Monologues review – Oxford Castle

It’s been six months since The Man in the Grand Circle has sat in a grand circle, or indeed any kind of theatre seating. Happily, that period of enforced abstinence came to an end tonight in the beautiful, floodlit courtyard of Oxford Castle.

Starting with Richard III’s “Winter of our discontent” and ending with Puck’s epilogue from A Midsummer Night’s Dream, Monologues offers 16 of Shakespeare’s best-loved speeches in quick succession, presented with few frills but plenty of gusto by actors from Oxford’s BMH Productions and Siege Theatre.

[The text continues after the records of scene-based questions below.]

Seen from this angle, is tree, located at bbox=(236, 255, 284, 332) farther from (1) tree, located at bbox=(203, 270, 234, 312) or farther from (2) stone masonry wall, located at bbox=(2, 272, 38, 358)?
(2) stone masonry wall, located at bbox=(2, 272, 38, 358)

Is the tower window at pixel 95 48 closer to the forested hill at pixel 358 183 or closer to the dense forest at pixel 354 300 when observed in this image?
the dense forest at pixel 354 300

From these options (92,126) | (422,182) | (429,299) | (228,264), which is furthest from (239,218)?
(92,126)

It’s an evening brimming with powerhouse performances – including Kieran Donnelly’s “Friends, Romans, Countrymen” from Julius Caesar, Craig Finlay and Martha Ibbotson’s “Get thee to a nunnery” scene from Hamlet, and Alex Lushington and Amber-Anne Allen’s sizzling pre-murder pep talk from Macbeth.

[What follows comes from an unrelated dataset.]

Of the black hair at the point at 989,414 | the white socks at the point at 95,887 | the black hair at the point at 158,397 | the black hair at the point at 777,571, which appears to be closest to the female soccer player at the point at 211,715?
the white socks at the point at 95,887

I also enjoyed Rachel Wilmshurst’s feminist take on Henry V’s “Once more into the breach” speech, which she performs amid scattered #MeToo placards.

Crucially, each segment left me wanting more – and I’d love to see some of these performances in a complete version of the play. Hopefully that’s all to come.

The whole socially-distanced show was engagingly hosted by Ed Blagrove, who put each scene into context and even managed to include a timely quarantine joke about the Greek islands in his introduction to The Comedy of Errors.

Frankly, I couldn’t have wished for a better reintroduction to live theatre than this.